Task instructions =>
From the records below, copy each line in which the string "deficient" occurs.

Records from a data collection:
>>

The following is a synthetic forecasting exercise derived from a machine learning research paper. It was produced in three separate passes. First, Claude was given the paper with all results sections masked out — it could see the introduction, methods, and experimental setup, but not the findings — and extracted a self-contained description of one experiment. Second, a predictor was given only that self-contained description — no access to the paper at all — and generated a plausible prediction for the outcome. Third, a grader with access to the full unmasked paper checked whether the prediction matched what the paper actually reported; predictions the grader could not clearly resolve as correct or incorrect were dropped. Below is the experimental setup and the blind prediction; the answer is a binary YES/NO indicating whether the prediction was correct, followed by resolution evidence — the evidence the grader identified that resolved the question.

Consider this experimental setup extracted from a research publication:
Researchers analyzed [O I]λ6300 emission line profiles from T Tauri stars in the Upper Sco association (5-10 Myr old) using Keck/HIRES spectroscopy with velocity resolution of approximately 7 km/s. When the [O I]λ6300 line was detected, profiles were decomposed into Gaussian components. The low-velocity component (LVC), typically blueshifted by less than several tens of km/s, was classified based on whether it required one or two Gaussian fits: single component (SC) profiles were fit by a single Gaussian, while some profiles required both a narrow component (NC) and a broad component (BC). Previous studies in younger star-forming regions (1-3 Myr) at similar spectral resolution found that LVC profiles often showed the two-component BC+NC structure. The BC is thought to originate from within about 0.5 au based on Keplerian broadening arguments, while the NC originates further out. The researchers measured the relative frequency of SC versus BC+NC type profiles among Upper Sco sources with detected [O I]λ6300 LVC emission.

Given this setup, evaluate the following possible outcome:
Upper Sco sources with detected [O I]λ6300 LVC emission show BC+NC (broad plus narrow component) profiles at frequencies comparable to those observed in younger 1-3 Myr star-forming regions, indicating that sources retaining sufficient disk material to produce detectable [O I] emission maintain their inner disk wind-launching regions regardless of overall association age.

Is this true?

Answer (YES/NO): YES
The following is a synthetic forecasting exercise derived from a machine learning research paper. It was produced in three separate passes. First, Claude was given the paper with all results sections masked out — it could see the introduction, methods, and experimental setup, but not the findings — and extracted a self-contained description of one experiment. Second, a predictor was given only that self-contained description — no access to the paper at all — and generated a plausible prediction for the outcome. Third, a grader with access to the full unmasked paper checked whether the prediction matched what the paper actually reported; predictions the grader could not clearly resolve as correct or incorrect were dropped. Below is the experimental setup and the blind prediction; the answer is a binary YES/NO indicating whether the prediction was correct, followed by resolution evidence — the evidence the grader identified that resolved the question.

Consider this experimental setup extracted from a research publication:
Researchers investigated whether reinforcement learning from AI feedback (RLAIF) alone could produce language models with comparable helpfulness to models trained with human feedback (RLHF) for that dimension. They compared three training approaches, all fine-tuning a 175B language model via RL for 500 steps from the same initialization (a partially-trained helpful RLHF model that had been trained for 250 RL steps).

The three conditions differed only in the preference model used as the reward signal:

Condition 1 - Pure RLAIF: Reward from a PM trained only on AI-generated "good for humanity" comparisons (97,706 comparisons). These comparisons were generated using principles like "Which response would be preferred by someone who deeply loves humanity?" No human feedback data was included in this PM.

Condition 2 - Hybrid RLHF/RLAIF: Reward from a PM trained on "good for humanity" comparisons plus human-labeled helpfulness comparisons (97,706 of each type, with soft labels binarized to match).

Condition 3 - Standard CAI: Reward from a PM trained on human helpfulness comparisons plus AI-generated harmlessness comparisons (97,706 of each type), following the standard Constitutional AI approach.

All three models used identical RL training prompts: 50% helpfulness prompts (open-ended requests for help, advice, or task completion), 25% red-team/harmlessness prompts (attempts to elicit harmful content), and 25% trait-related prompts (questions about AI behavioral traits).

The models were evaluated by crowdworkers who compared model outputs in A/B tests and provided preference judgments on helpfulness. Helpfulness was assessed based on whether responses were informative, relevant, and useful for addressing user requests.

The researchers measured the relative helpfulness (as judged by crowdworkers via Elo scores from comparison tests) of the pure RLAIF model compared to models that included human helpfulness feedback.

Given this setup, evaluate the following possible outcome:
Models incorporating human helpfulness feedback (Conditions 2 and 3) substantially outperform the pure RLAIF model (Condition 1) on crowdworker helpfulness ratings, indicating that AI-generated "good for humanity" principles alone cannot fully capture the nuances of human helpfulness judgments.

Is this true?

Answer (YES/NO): YES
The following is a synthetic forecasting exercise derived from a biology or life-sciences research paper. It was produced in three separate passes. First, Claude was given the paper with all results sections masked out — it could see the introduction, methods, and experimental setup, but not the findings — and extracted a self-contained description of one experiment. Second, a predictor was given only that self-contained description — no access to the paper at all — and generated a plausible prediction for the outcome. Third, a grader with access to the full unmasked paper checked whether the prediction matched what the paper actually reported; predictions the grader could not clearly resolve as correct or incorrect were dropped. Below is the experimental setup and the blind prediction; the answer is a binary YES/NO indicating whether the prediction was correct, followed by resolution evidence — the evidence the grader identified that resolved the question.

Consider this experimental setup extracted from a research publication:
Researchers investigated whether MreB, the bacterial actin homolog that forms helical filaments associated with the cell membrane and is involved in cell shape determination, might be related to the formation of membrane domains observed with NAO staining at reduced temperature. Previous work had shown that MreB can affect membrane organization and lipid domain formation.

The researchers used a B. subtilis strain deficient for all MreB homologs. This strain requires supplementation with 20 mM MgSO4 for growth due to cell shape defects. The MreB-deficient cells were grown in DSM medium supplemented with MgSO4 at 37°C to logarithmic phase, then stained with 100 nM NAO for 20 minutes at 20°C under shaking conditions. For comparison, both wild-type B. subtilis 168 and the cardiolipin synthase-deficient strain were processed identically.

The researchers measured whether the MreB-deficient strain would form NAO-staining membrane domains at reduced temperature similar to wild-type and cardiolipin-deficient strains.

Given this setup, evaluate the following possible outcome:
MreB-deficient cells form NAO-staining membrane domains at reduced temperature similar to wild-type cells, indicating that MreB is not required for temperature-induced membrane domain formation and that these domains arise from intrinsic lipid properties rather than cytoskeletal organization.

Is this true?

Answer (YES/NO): YES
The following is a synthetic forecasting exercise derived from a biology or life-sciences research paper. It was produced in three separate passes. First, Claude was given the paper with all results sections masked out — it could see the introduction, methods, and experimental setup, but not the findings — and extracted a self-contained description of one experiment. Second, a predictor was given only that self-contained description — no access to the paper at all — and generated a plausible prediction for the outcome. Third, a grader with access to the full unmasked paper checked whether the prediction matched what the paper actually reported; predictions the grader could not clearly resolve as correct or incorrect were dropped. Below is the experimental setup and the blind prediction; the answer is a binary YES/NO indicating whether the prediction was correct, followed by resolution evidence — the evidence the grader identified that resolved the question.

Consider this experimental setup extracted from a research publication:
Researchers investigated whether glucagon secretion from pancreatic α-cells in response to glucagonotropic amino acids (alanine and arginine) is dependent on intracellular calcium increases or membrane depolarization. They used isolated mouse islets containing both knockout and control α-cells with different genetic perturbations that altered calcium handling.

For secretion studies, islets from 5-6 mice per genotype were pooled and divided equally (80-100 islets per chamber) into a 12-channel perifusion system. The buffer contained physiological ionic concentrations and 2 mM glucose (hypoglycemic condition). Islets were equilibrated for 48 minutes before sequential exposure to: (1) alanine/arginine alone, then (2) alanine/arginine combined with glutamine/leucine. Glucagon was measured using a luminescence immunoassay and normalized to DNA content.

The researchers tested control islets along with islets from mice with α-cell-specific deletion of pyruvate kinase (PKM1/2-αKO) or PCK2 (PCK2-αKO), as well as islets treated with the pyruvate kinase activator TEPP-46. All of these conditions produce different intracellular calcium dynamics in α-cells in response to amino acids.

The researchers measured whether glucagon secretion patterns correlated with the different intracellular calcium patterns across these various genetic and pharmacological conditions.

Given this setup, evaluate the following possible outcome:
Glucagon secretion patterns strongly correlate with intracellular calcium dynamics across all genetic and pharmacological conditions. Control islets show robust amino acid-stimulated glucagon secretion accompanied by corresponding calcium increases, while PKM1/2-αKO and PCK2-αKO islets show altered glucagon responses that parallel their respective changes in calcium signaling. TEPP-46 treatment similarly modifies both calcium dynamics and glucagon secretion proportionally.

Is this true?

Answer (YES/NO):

<<

Solution to the problem =>
The researchers used a B. subtilis strain deficient for all MreB homologs. This strain requires supplementation with 20 mM MgSO4 for growth due to cell shape defects. The MreB-deficient cells were grown in DSM medium supplemented with MgSO4 at 37°C to logarithmic phase, then stained with 100 nM NAO for 20 minutes at 20°C under shaking conditions. For comparison, both wild-type B. subtilis 168 and the cardiolipin synthase-deficient strain were processed identically.
The researchers measured whether the MreB-deficient strain would form NAO-staining membrane domains at reduced temperature similar to wild-type and cardiolipin-deficient strains.
MreB-deficient cells form NAO-staining membrane domains at reduced temperature similar to wild-type cells, indicating that MreB is not required for temperature-induced membrane domain formation and that these domains arise from intrinsic lipid properties rather than cytoskeletal organization.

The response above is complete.